Le député socialiste Jérôme Guedj a annoncé, jeudi 5 février, sa candidature à l’élection présidentielle de 2027, en dehors de la primaire dite de la « gauche unitaire ». Lors d’une intervention sur France Inter, il a présenté son projet comme un appel aux valeurs républicaines, laïques et universalistes, en insistant sur la dimension sociale et écologiste de son positionnement politique.
Un positionnement axé sur les valeurs
Jérôme Guedj, 54 ans, a résumé son ambition par une formule qui revient à plusieurs reprises dans son discours public : « porter la voix d’une gauche républicaine, la voix d’une gauche européenne, la voix d’une gauche universaliste, laïque, d’une gauche sociale, écologiste. »
Sur France Inter, il a développé cette ligne en insistant sur la primauté des valeurs : « Je suis le candidat pour porter d’abord cette question des valeurs : on ne transige pas avec la République, on ne transige pas avec la laïcité, avec l’universalisme, on est intransigeant sur les questions de lutte contre le racisme, de lutte contre l’antisémitisme. » Ces propos tracent une volonté explicite de faire de la défense des principes républicains et de la lutte contre les discriminations le cœur de sa campagne.
Il a également affirmé vouloir incarner « le courage de la nuance », expression qui suggère une critique des discours tranchés et des postures radicales. Par cette formule, il cherche à se distinguer sur le plan rhétorique et à proposer une offre politique qui se veut à la fois ferme sur les principes et mesurée dans le ton.
Hors de la primaire « gauche unitaire » : une stratégie assumée
En annonçant sa candidature hors de la primaire de la « gauche unitaire », Jérôme Guedj choisit délibérément une voie indépendante vis-à-vis de ce processus de désignation. Il a par ailleurs qualifié la primaire rassemblant le Parti socialiste et les écologistes de « baroque », formule critique qui reflète un désaccord sur la méthode ou sur le contenu des discussions internes à cette démarche.

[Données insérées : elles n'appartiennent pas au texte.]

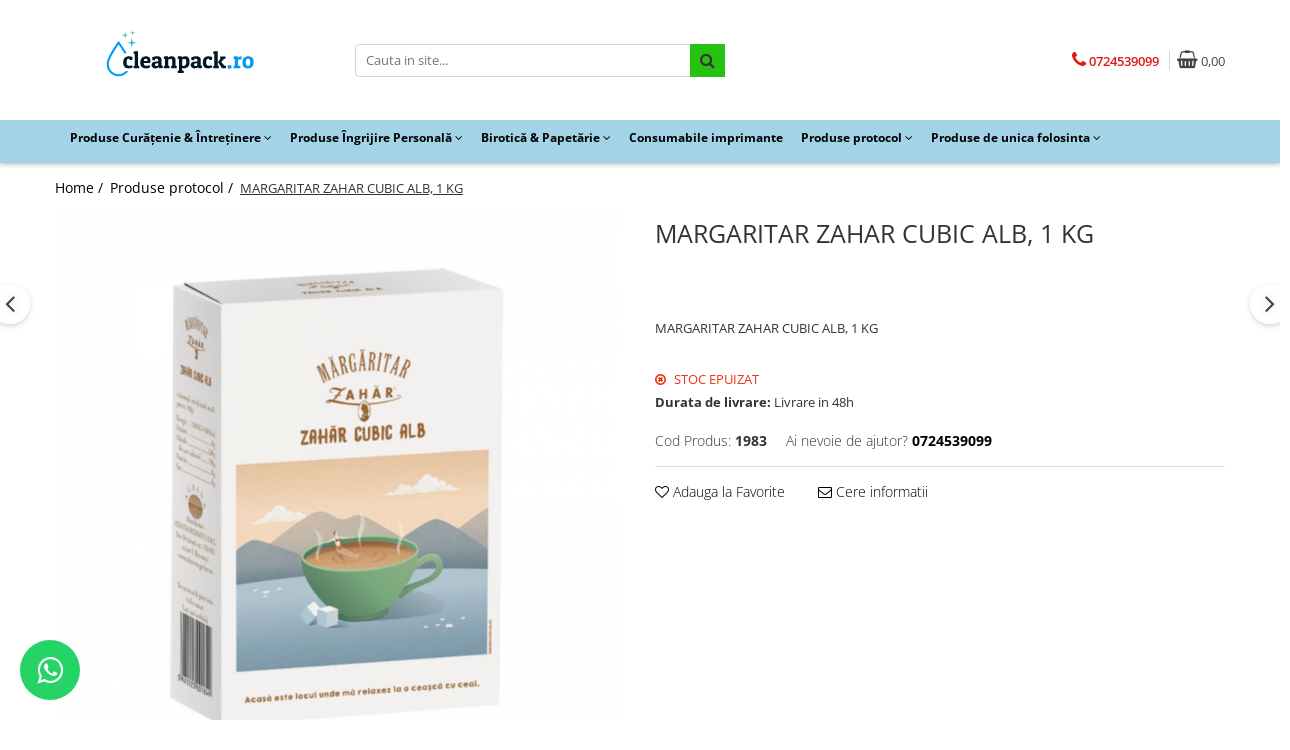

--- FILE ---
content_type: image/svg+xml
request_url: https://gomagcdn.ro/domains/cleanpack.ro/files/company/cleanpack-logo-7741844412.svg
body_size: 1780
content:
<?xml version="1.0" encoding="utf-8"?>
<!-- Generator: Adobe Illustrator 24.1.3, SVG Export Plug-In . SVG Version: 6.00 Build 0)  -->
<svg version="1.1" id="Layer_1" xmlns="http://www.w3.org/2000/svg" xmlns:xlink="http://www.w3.org/1999/xlink" x="0px" y="0px"
	 viewBox="0 0 220 100" style="enable-background:new 0 0 220 100;" xml:space="preserve">
<style type="text/css">
	.st0{fill:#009CF4;}
	.st1{fill:#02BC82;}
	.st2{fill:#001826;}
</style>
<g>
	<g>
		<polygon class="st0" points="42.2,24.5 48.1,25.5 42.2,26.4 41.2,32.3 40.2,26.4 34.3,25.5 40.2,24.5 41.2,18.6 		"/>
		<polygon class="st1" points="32.3,13.8 36.6,14.5 32.3,15.2 31.6,19.5 30.8,15.2 26.5,14.5 30.8,13.8 31.6,9.4 		"/>
		<polygon class="st1" points="42.9,10.6 46.1,11.2 42.9,11.7 42.4,14.9 41.8,11.7 38.7,11.2 41.8,10.6 42.4,7.5 		"/>
	</g>
	<path class="st0" d="M33.1,65.9c-0.3,0-0.5,0-0.7,0c-2.6,2.8-6.3,4.4-10.1,4.4c-7.7,0-14-6.3-14-14V55c0-3.2,2.6-9.2,7.5-17.2
		c2.5-4.1,5.1-7.9,6.5-9.9c1.4,2,4,5.7,6.5,9.9c0.6,1,1.2,2,1.8,3c1-0.3,2-0.4,3.1-0.5c-4.4-7.9-9.9-15.4-10.2-15.8L22.2,23L21,24.5
		C20.4,25.4,5.3,46.1,5.3,55v1.3c0,9.3,7.6,16.9,16.9,16.9c5.7,0,10.9-2.9,14-7.5C35.1,65.8,34.1,65.9,33.1,65.9z"/>
	<g>
		<path class="st2" d="M36.8,48.1c-2.1,0-3.1,1.8-3.1,5.3c0,1.8,0.3,3,0.9,3.7c0.6,0.7,1.4,1.1,2.5,1.1c1.7,0,3.2-0.2,4.5-0.5l1,2.6
			c-0.7,0.5-1.7,0.9-2.9,1.2c-1.2,0.3-2.4,0.5-3.5,0.5c-4.8,0-7.3-2.8-7.3-8.4c0-3.3,0.8-5.6,2.5-7c1.5-1.3,3.3-1.9,5.5-1.9
			c2.1,0,3.9,0.4,5.4,1.2c0,0.2,0,0.4,0,0.6c0,1.3-0.3,2.5-0.9,3.6h-3c-0.3-0.6-0.5-1.2-0.6-2C37.6,48.1,37.2,48.1,36.8,48.1z"/>
		<path class="st2" d="M43.9,37.9c1.3-0.3,2.4-0.4,3.5-0.4s2,0,2.7,0.1V58c0.9,0.3,1.5,0.7,1.8,1.1l-0.3,2.6h-7.7l-0.3-2.6
			c0.3-0.4,0.9-0.8,1.8-1.1V41.6c-0.8-0.3-1.4-0.6-1.8-1.1L43.9,37.9z"/>
		<path class="st2" d="M61.4,62c-2.7,0-4.7-0.7-6.1-2.1c-1.4-1.4-2-3.5-2-6.2c0-1.7,0.2-3.1,0.7-4.3s1.1-2.1,1.9-2.8
			c1.6-1.3,3.4-1.9,5.5-1.9s3.7,0.5,4.8,1.6s1.7,3,1.7,5.7c0,1.6-0.8,2.4-2.4,2.4h-7.3c0.1,1.4,0.5,2.4,1.1,3s1.7,0.9,3,0.9
			c0.8,0,1.5-0.1,2.2-0.3c0.7-0.2,1.2-0.4,1.5-0.5l0.5-0.3l1,2.7c-0.1,0.2-0.3,0.4-0.6,0.6C66.6,60.7,66,61,65,61.4
			C63.9,61.8,62.7,62,61.4,62z M63.5,51.4c0-0.3,0.1-0.7,0.1-1.1c0-0.4-0.2-0.9-0.5-1.4c-0.4-0.5-1-0.8-1.9-0.8s-1.6,0.3-2,0.8
			c-0.5,0.5-0.8,1.4-0.9,2.7L63.5,51.4z"/>
		<path class="st2" d="M70.2,47.4c0-0.3,0-0.7,0-1.1c2.1-1.1,4.3-1.7,6.7-1.7c2.4,0,4.1,0.5,5.2,1.4c1,0.9,1.6,2.4,1.6,4.5v7.2
			c0.8,0.2,1.4,0.3,1.8,0.6v2.9c-1.1,0.5-2.8,0.8-4.9,0.8c-0.2-0.6-0.4-1.3-0.6-2.1c-1,1.4-2.7,2.1-5.2,2.1c-1.5,0-2.8-0.4-3.8-1.3
			c-1.1-0.9-1.6-2.1-1.6-3.6s0.5-2.7,1.5-3.5c1-0.9,2.5-1.3,4.4-1.3H79v-1.6c0-1.7-0.9-2.6-2.8-2.6c-0.7,0-1.3,0.1-1.7,0.2
			c0,0.9-0.2,1.7-0.4,2.2h-3.3C70.4,49.7,70.2,48.7,70.2,47.4z M76.3,58.6c1.1,0,2-0.3,2.7-1v-2.8h-2.3c-1.6,0-2.4,0.6-2.4,1.8
			c0,0.6,0.2,1,0.5,1.4S75.6,58.6,76.3,58.6z"/>
		<path class="st2" d="M87.1,45c1.2-0.3,2.3-0.4,3.3-0.4s1.8,0,2.5,0.1v1.7c0.6-0.5,1.3-0.9,2.2-1.2c0.9-0.3,1.8-0.5,2.7-0.5
			c2.2,0,3.7,0.5,4.6,1.5s1.3,2.8,1.3,5.3V58c0.9,0.3,1.5,0.7,1.8,1.1l-0.3,2.6h-7.7l-0.3-2.6c0.3-0.4,0.9-0.8,1.8-1.1v-6.6
			c0-1.2-0.2-2-0.6-2.4s-1.1-0.6-2.1-0.6s-2,0.4-3,1.1V58c0.9,0.3,1.5,0.7,1.8,1.1l-0.3,2.6h-7.7l-0.3-2.6c0.3-0.4,0.9-0.8,1.8-1.1
			v-9.3c-0.8-0.3-1.4-0.6-1.8-1.1L87.1,45z"/>
		<path class="st2" d="M106.7,45c1.2-0.3,2.3-0.4,3.3-0.4s1.8,0,2.5,0.1v1.6c1.5-1.1,3.1-1.6,4.8-1.6c2.2,0,3.9,0.6,4.9,1.9
			c1,1.3,1.5,3.4,1.5,6.4c0,1.6-0.2,3-0.7,4.2s-1.1,2.1-1.9,2.8c-1.5,1.3-3.4,2-5.5,2c-0.9,0-1.8-0.1-2.6-0.3v2.9
			c1.3,0.4,2.2,0.8,2.6,1.2l-0.3,2.6h-8.4l-0.3-2.6c0.3-0.4,0.9-0.8,1.8-1.1v-16c-0.8-0.3-1.4-0.6-1.8-1.1L106.7,45z M115.2,58.6
			c1.1,0,2-0.5,2.7-1.5c0.6-1,1-2.4,1-4.1c0-1.8-0.2-3-0.5-3.6c-0.4-0.6-1-1-1.9-1c-1.4,0-2.6,0.3-3.4,1v8.9
			C113.6,58.5,114.4,58.6,115.2,58.6z"/>
		<path class="st2" d="M126.1,47.4c0-0.3,0-0.7,0-1.1c2.1-1.1,4.3-1.7,6.7-1.7c2.4,0,4.1,0.5,5.2,1.4c1,0.9,1.6,2.4,1.6,4.5v7.2
			c0.8,0.2,1.4,0.3,1.8,0.6v2.9c-1.1,0.5-2.8,0.8-4.9,0.8c-0.2-0.6-0.4-1.3-0.6-2.1c-1,1.4-2.7,2.1-5.2,2.1c-1.5,0-2.8-0.4-3.8-1.3
			c-1.1-0.9-1.6-2.1-1.6-3.6s0.5-2.7,1.5-3.5c1-0.9,2.5-1.3,4.4-1.3h3.7v-1.6c0-1.7-0.9-2.6-2.8-2.6c-0.7,0-1.3,0.1-1.7,0.2
			c0,0.9-0.2,1.7-0.4,2.2h-3.3C126.3,49.7,126.1,48.7,126.1,47.4z M132.1,58.6c1.1,0,2-0.3,2.7-1v-2.8h-2.3c-1.6,0-2.4,0.6-2.4,1.8
			c0,0.6,0.2,1,0.5,1.4C130.9,58.4,131.4,58.6,132.1,58.6z"/>
		<path class="st2" d="M150.5,48.1c-2.1,0-3.1,1.8-3.1,5.3c0,1.8,0.3,3,0.9,3.7c0.6,0.7,1.4,1.1,2.5,1.1c1.7,0,3.2-0.2,4.5-0.5
			l1,2.6c-0.7,0.5-1.7,0.9-2.9,1.2c-1.2,0.3-2.4,0.5-3.5,0.5c-4.8,0-7.3-2.8-7.3-8.4c0-3.3,0.8-5.6,2.5-7c1.5-1.3,3.3-1.9,5.5-1.9
			s3.9,0.4,5.4,1.2c0,0.2,0,0.4,0,0.6c0,1.3-0.3,2.5-0.9,3.6h-3c-0.3-0.6-0.5-1.2-0.6-2C151.3,48.1,150.9,48.1,150.5,48.1z"/>
		<path class="st2" d="M157.6,37.9c1.3-0.3,2.4-0.4,3.5-0.4s2,0,2.7,0.1V58c0.9,0.3,1.5,0.7,1.8,1.1l-0.3,2.6h-7.7l-0.3-2.6
			c0.3-0.4,0.9-0.8,1.8-1.1V41.6c-0.8-0.3-1.4-0.6-1.8-1.1L157.6,37.9z M170.1,61.7l-5.9-8.7l3.7-4.8c-0.4-0.2-0.6-0.5-0.8-0.7
			l0.3-2.6h7.4l0.3,2.6c-0.5,0.6-1.4,1.1-2.8,1.5l-3.2,3.7l3.8,5c1.4,0.3,2.4,0.8,2.9,1.4l-0.3,2.6H170.1z"/>
		<path class="st0" d="M177.6,58.1l5.1-1.3l1.3,4.7l-5,1.3L177.6,58.1z"/>
		<path class="st0" d="M196.3,49.1c-1.7,0-2.9,0.3-3.5,1v7.7c1.8,0.3,3.1,0.8,3.7,1.4l-0.3,2.6h-9.6l-0.3-2.6
			c0.3-0.4,0.9-0.8,1.8-1.1v-9.3c-0.8-0.3-1.4-0.6-1.8-1.1l0.3-2.6c1.2-0.3,2.3-0.4,3.3-0.4s1.8,0,2.5,0.1v2.1
			c0.5-0.6,1.2-1.1,2-1.5s1.5-0.6,2.2-0.6s1.1,0.1,1.4,0.2l-0.1,4.4C197.3,49.1,196.8,49.1,196.3,49.1z"/>
		<path class="st0" d="M207,62c-2.7,0-4.6-0.7-5.9-2.1c-1.3-1.4-1.9-3.5-1.9-6.4s0.7-5,2.1-6.5c1.4-1.5,3.5-2.3,6.1-2.3
			s4.6,0.7,5.9,2c1.3,1.3,1.9,3.4,1.9,6.3c0,2.9-0.7,5.1-2.2,6.6C211.7,61.2,209.6,62,207,62z M204,53.2c0,3.6,1.1,5.4,3.2,5.4
			c1.1,0,1.9-0.4,2.4-1.2c0.5-0.8,0.8-2.2,0.8-4c0-3.5-1.1-5.2-3.3-5.2c-1.1,0-1.9,0.4-2.4,1.2S204,51.4,204,53.2z"/>
	</g>
</g>
</svg>


--- FILE ---
content_type: text/plain
request_url: https://www.google-analytics.com/j/collect?v=1&_v=j102&a=1440276914&t=pageview&_s=1&dl=https%3A%2F%2Fwww.cleanpack.ro%2Fcoffee-more%2Fmargaritar-zahar-cubic-alb-1-kg.html&ul=en-us%40posix&dt=MARGARITAR%20ZAHAR%20CUBIC%20ALB%2C%201%20KG&sr=1280x720&vp=1280x720&_u=IEBAAEABAAAAACAAI~&jid=1597736391&gjid=1352008116&cid=1873883943.1768798294&tid=UA-148350355-1&_gid=1669316150.1768798294&_r=1&_slc=1&z=1217631167
body_size: -450
content:
2,cG-ES443XDSSG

Le texte initial rappelle que certains acteurs importants de la gauche ne participeront pas à cette primaire : Raphaël Glucksmann (Place publique), Jean-Luc Mélenchon (La France insoumise, LFI) et le Parti communiste français (PCF) se sont déclarés absents. Les organisateurs de la primaire avaient, selon le même rappel, annoncé fin janvier que le scrutin se tiendrait le 11 octobre. Ces éléments indiquent que la primaire n’est pas unanimement ralliée par l’ensemble des forces de gauche, ce qui nourrit la décision de Guedj de se présenter en dehors de ce cadre.
Prendre position hors primaire peut répondre à plusieurs logiques : affirmer une identité propre, éviter un processus perçu comme inefficace, ou proposer une alternative politique qui ne soit pas conditionnée par des compromis d’appareil. Dans son intervention radiophonique, Guedj a clairement privilégié la dimension programmatique et symbolique de sa candidature plutôt qu’un alignement sur une étape de sélection collective.

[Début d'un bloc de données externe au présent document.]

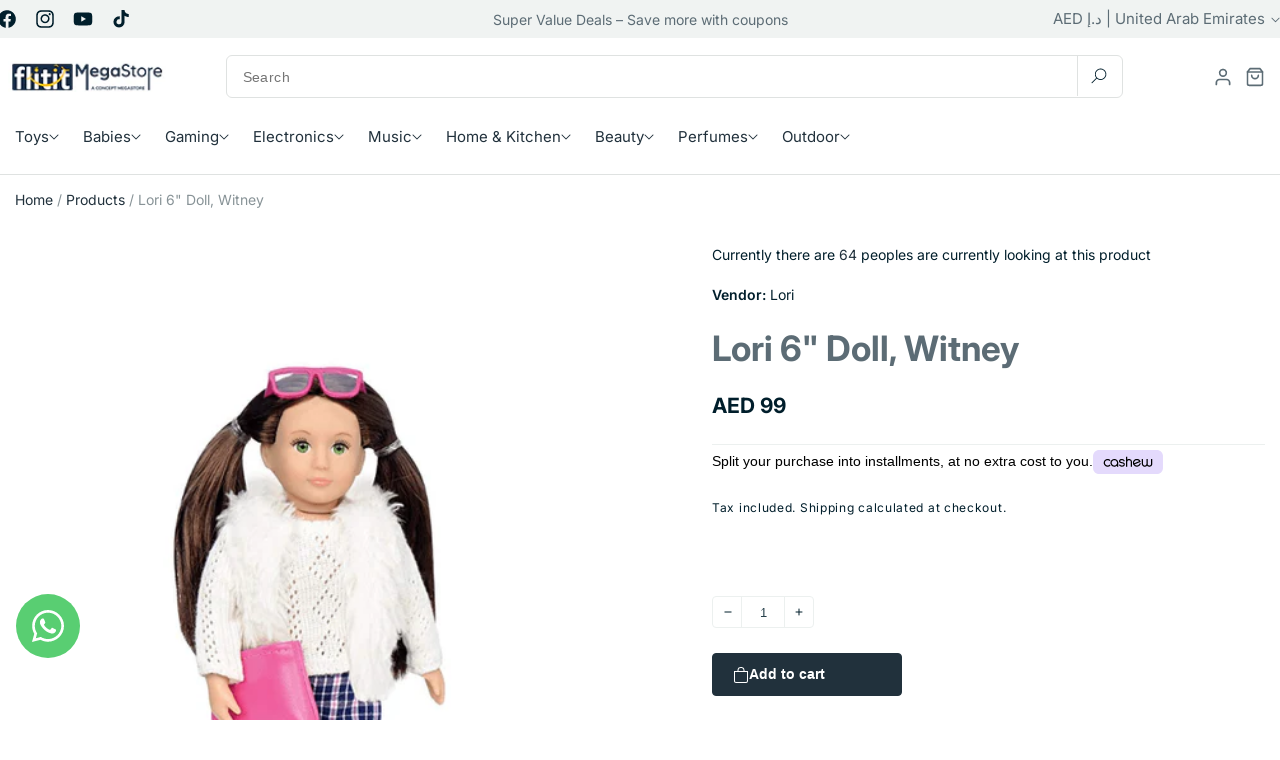

--- FILE ---
content_type: text/css
request_url: https://cdn.cashewpayments.com/iframe/styles/modal.css
body_size: 2242
content:
@import url('https://fonts.googleapis.com/css2?family=Poppins:wght@300;400;500;700&display=swap');

html, body {
    margin: 0;
    font-size: 14px;
    line-height: 14px;
    font-weight: 300;
    font-family: 'Poppins', sans-serif;
    color: #000000;
}

.h1 {
    font-size: 20px
}

#cashew-overlay {
    position: fixed;
    width: 100%;
    height: 100%;
    left: 0;
    top: 0;
    bottom: 0;
    z-index: 999999;
    overflow: auto;
}

#cashew-overlay.show {
    display: block;
}

.cashew-widget-h1 {
    font-family: "Poppins", sans-serif;
    font-size: 20px;
    line-height: 26px;
    font-weight: bold;
    padding-top: 1rem;
    padding-bottom: 1rem;
    letter-spacing: 0;
}

@media (max-width: 460px) {
    .cashew-widget-h1 {
        font-size: 1rem !important;
        line-height: 20px !important;
    }
}

.cashew-modal {
    max-width: 375px;
    border-radius: 10px;
    margin: 60px auto;
    padding: 40px 20px 20px;
    position: relative;
    line-height: 1;
    background-image: url(../images/modal-bg.jpg);
    background-size: contain;
    background-repeat: no-repeat;
    background-color: #fff;
    z-index: 9999999;
    /*pointer-events:none*/

}

.cashew-logo-badge {
    margin: 0 0 -4px 0;
    display: inline-block;
}

.cashew-logo-badge img {
    display: block;
    width: 55px
}

.cashew-modal-close {
    position: absolute;
    right: 10px;
    top: 10px;
    cursor: pointer;
}

.text-center {
    text-align: center;
}


.cashew-steps {
    margin: 2rem 0 2rem 2.5rem;
}


.cashew-steps ul {
    margin: 0;
    padding: 0;
    list-style: none;
}


.cashew-steps li {
    font-size: 14px;
    line-height: 18px;
    margin-bottom: 2rem;
    font-weight: 300;
    display: flex;
    align-items: center;
}

@media (max-width: 460px) {
    .cashew-steps li {
        font-size: 12px;
        line-height: 16px;
    }
}

.cashew-steps .cashew-icon {
    width: 40px;
    margin-right: 25px;
    display: flex;
    justify-content: center;
}

@media (max-width: 460px) {
    .cashew-steps .cashew-icon {
        width: 30px;
        margin-right: 20px;
    }
}

.cashew-acceptance {
    font-weight: 400;
    font-size: 10px;
    line-height: 12px;
    color: #595959;
}

.cashew-acceptance a, a:hover {
    font-weight: 500;
    font-size: 10px;
    line-height: 12px;
    text-decoration-line: underline;
    color: #595959;
}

Un discours centré sur la laïcité et la lutte contre les discriminations
Les termes répétés dans son intervention — République, laïcité, universalisme, lutte contre le racisme et l’antisémitisme — structurent son message. En mettant l’accent sur ces notions, il formule une réponse aux débats contemporains sur l’identité républicaine et les tensions sociales.
La répétition et l’insistance sur l’intransigeance face aux discriminations constituent un marqueur fort du discours de campagne annoncé. Ce choix lexical vise à clarifier son positionnement face aux attentes d’une partie de l’électorat de gauche attachée à la laïcité et à la lutte contre toutes les formes de haine.

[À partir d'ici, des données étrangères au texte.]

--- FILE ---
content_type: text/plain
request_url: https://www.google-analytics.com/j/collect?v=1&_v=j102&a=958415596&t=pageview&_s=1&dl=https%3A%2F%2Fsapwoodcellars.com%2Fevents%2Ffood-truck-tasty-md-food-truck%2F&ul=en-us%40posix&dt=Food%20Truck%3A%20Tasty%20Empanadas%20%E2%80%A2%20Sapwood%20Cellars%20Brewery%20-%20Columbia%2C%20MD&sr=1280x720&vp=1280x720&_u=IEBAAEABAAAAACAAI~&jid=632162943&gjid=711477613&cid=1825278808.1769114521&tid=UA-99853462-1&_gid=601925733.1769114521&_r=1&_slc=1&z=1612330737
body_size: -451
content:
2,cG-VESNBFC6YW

Cadre médiatique et ton de la campagne
Son annonce formulée sur France Inter traduit une stratégie de visibilité nationale et un recours aux médias traditionnels pour présenter les lignes politiques essentielles. L’expression « courage de la nuance » illustre en outre le ton qu’il souhaite donner : un discours modéré, argumenté, et centré sur les principes plutôt que sur des oppositions frontales.
Le choix de se déclarer dès maintenant pour la présidentielle de 2027 marque le souhait d’installer une parole continue dans le débat public. Sa candidature rejoint le panorama des prises de position précoces souvent observées dans les cycles présidentiels, mais elle se distingue par la volonté affichée de rester hors du cadre de la primaire dite « gauche unitaire ».
Reste à voir, au fil des prochains mois et des réactions des autres formations et candidats, comment cette candidature sera reçue et si elle influencera les équilibres au sein de la gauche. Pour l’heure, Jérôme Guedj pose son ambition en termes de valeurs et de méthode, en privilégiant une offre identifiée comme républicaine, universaliste, sociale et écologiste.